Isle of Dogs is director Wes Anderson‘s second venture into stop-motion animation following 2009’s Fantastic Mr. Fox and from a technical standpoint it’s everything you expect. The story follows a young boy by the name of Atari (Koyu Rankin) who with the help of five dogs goes in search of his long lost dog Spots (Liev Schreiber) on Trash Island. When it comes to the animation, the cinematography, and the score this movie is exceptional and I expected nothing less from one of Anderson’s films. He has a very specific quirky style that he brings out in each of his stories and it’s what sets him apart from a number of other directors. However as far as the story and characters are concerned I wasn’t really hooked throughout this entire film. I didn’t feel much of a connection to the characters and the relationships and I didn’t get enough from the story to really grab me and hook me in. There are some nice story beats here and there but for the most part I just personally couldn’t get into it.
Lets begin with the cast because the list of A-list voice talent in here is so extensive I could go on for ages listing off everyone. There are strong performances from Jeff Goldblum (Duke), Bill Murray (Boss), Edward Norton (Rex), Bryan Cranston (Chief), Scarlett Johansson (Nutmeg), and Greta Gerwig (Tracy Walker) amongst others and everyone plays their role really well. As an ensemble they’re a very talented bunch and each performance compliments the next to where there isn’t really a clear standout role. And I actually like that about the film, of course some of the dogs get more screen-time and development than others but overall I remembered characters as part of a group as oppose to as individuals. So in terms of the storytelling don’t get me wrong, it is very easy to follow, it’s well written, theres the element of this dog and owner bond that works, but I personally wasn’t extremely invested in what was going on.
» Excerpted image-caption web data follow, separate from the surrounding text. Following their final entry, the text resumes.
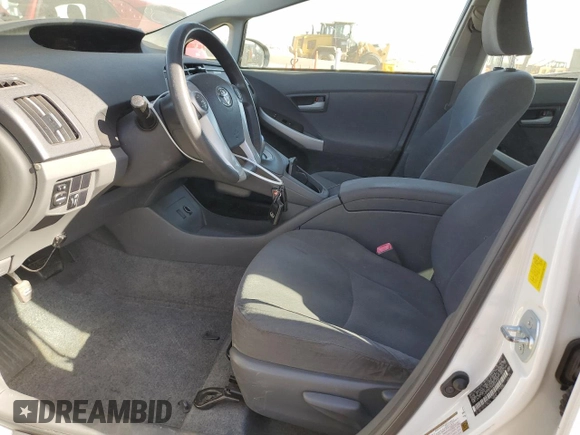 2011 Toyota Prius I with VIN JTDKN3DUXB5247640, listed as a Copart auction lot 53158365 with 149,696 mi miles and Salvage Title. Bid and sale history available at carsss.com. Image 7.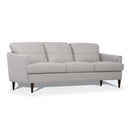 Helena 83" Sofa, Pearl Gray Leather Acme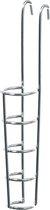 Flamingo wortelhouder radix chroom 3x4x17cm
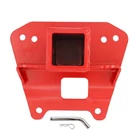 2'' Rear Receiver Hitch For 2014+ Polaris Rzr Xp / 1000, Red New. Price: $83.99.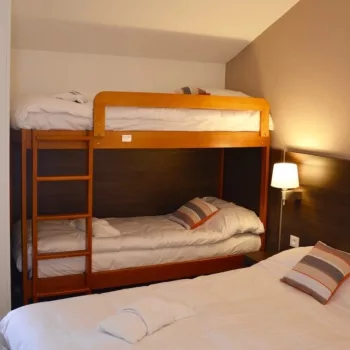 hébergement village club Les Sept Laux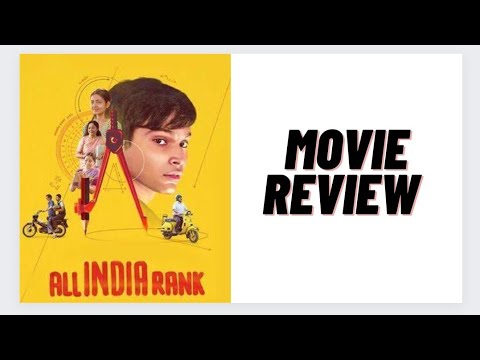 All India Rank Movie Review - YouTube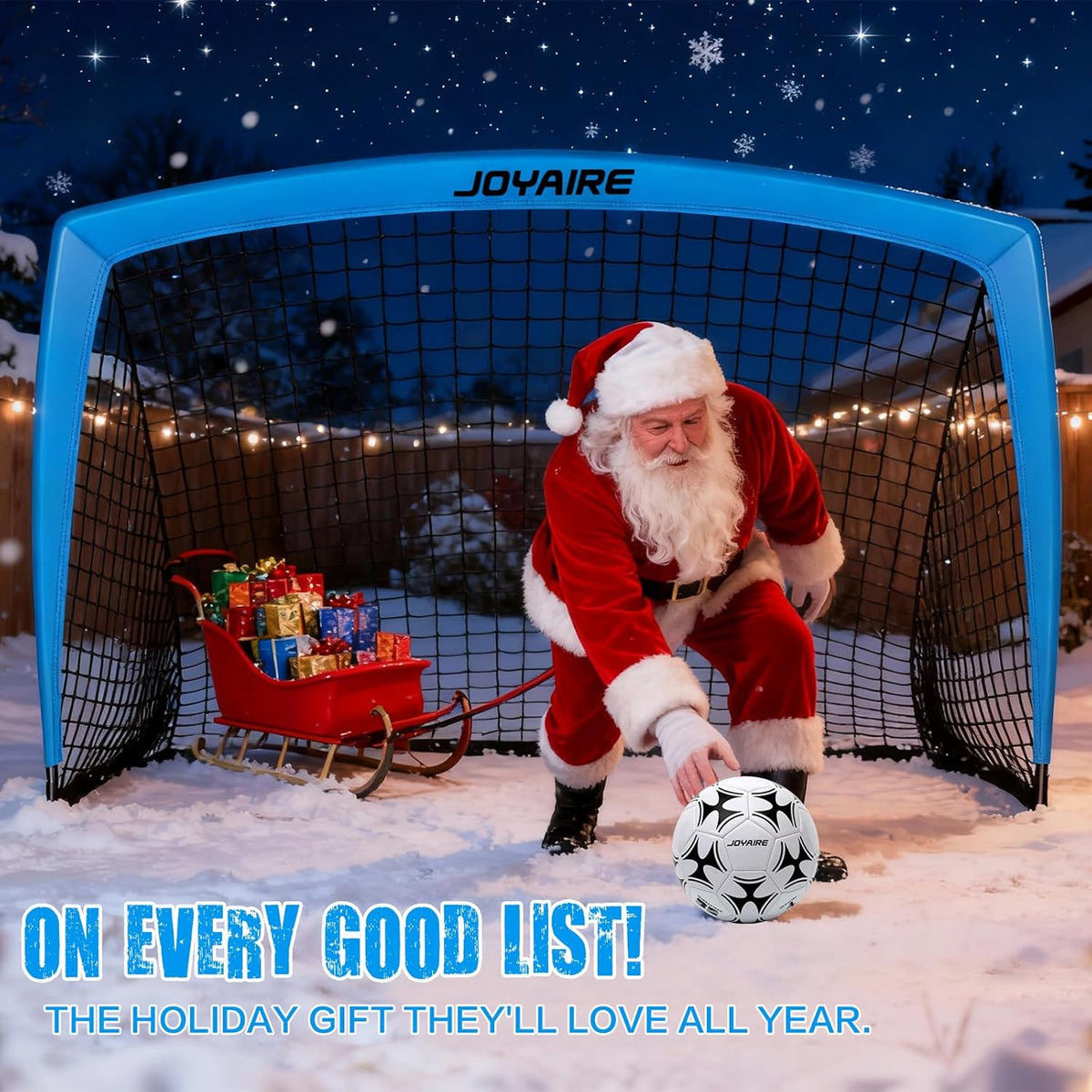 Pro-Grade Kids Soccer Goal - Tear-Resistant 5-Layer Net & Durable 10mm Poles | Portable 4x3ft/6x4ft/7x5ft Set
I don’t think it has to do with Anderson’s style of filmmaking or the stop-motion animation genre specifically as there are a films in both of those realms that I love. It might just be a combination of things from those realms and the way the story is told that I just didn’t really gravitate towards. There is heart in the story and I feel like a lot of people will respond to that especially if they have experienced a strong bond with a dog in their life. As a whole however it didn’t hit for me.
But as I mentioned, from a technical standpoint this movie is exceptional. Everything is done with Wes Anderson’s style in mind and it connects everything from the score to the cinematography and set-design in a fantastic way. This is always the clearest identifier to me that Wes Anderson is a phenomenal director in the way he manages to bring all of these departments together and express his unique style concurrently through all these avenues. Tristan Oliver is the cinematographer here who has worked on a number of stop-motion features including Anderson’s last venture into the format, and his work is exceptional. Oliver applies his experience working on stop-motion projects and brings out that Wes Anderson quirkiness in every shot and scene transition, making the most of the format by executing things that can’t be done in live action. Anderson re-teams once again with Alexandre Desplat who helms the score and it’s a very playful and hard-hitting score that links with the tone of the story really well. It’s such an integral part of each and every scene that it’s almost impossible to ignore.
So, in the end Isle of Dogs is a film that as far as the story goes I personally didn’t resonate with it as much, but on the technical side of things it’s very meticulously crafted across a number of departments. Wes Anderson brings everything together and makes it all feel like a unified project with a single consistent tone evoked through the score and cinematography specifically. The stop-motion animation is precise and seamless with a high attention to detail really paying off in the end. Fans of Anderson’s work will no doubt get a lot out of this film including the story which I don’t think is necessarily bad it just didn’t work with me, and I know I’m in the minority there.